• **TRY IT**
Look for the line with "Wykorzystanie Reddita wśród" in the data below, then reproduce word for word that line and every line after it. Leave out all pictures and add nothing.

• **DATASET EXCERPT**
+++++

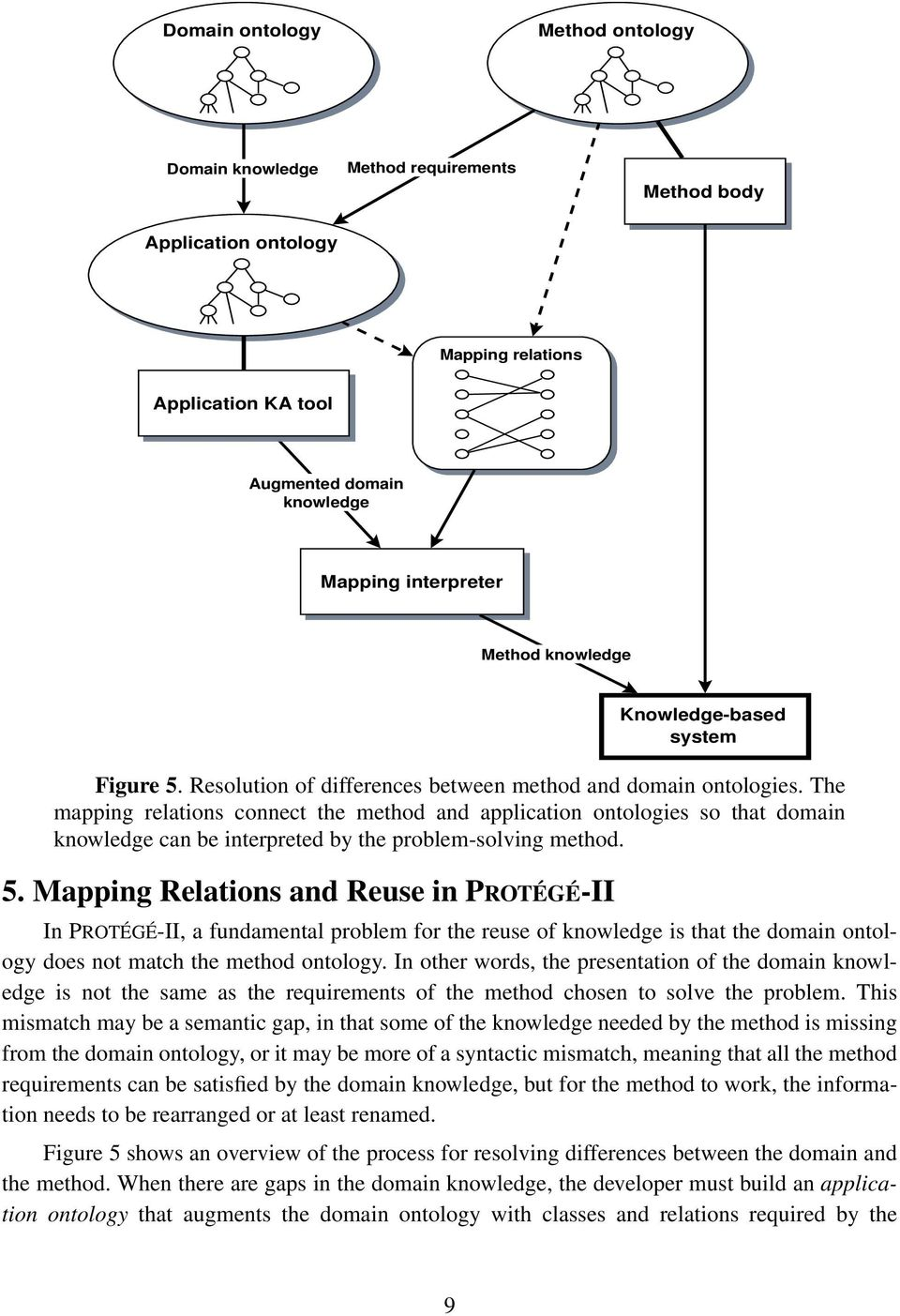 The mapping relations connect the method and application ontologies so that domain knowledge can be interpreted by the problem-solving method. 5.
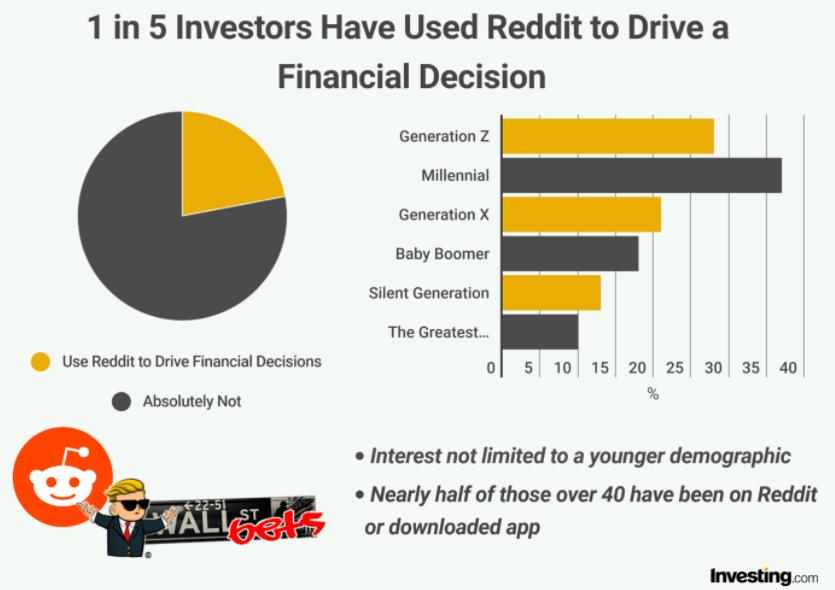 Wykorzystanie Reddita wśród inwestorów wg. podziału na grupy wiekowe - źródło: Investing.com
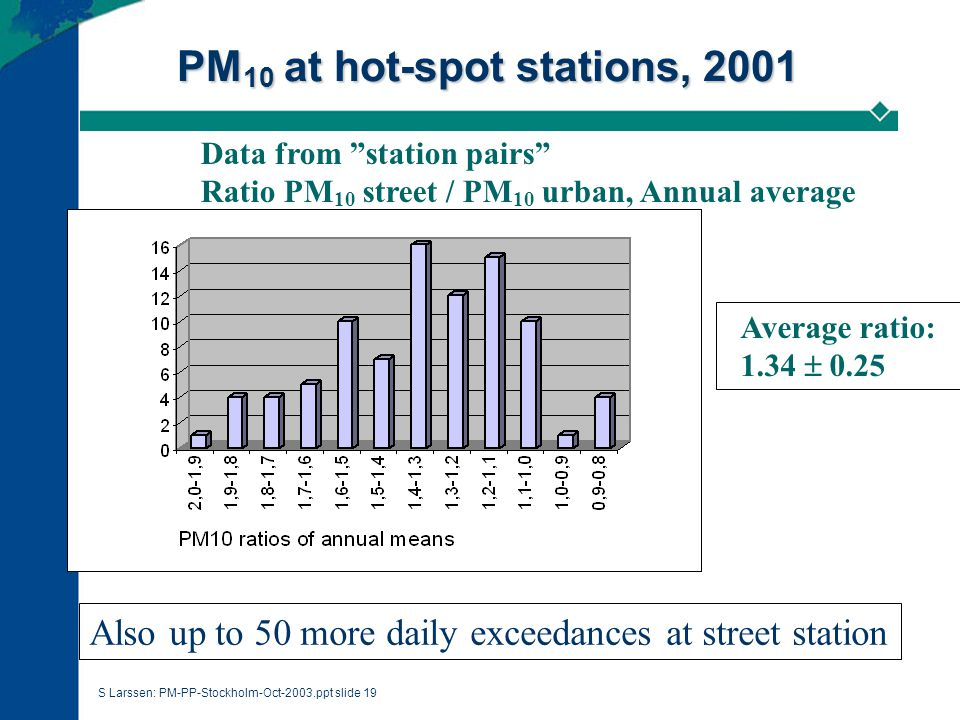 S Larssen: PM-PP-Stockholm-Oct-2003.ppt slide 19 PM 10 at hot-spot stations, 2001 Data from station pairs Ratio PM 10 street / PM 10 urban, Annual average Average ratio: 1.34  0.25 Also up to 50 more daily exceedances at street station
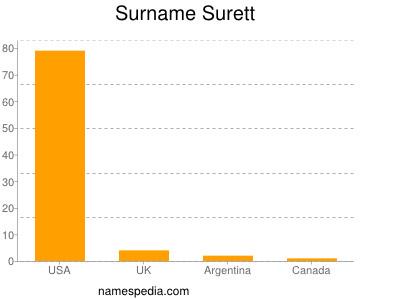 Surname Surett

+++++

• **COMPLETED TASK**
 Wykorzystanie Reddita wśród inwestorów wg. podziału na grupy wiekowe - źródło: Investing.com
 S Larssen: PM-PP-Stockholm-Oct-2003.ppt slide 19 PM 10 at hot-spot stations, 2001 Data from station pairs Ratio PM 10 street / PM 10 urban, Annual average Average ratio: 1.34  0.25 Also up to 50 more daily exceedances at street station
 Surname Surett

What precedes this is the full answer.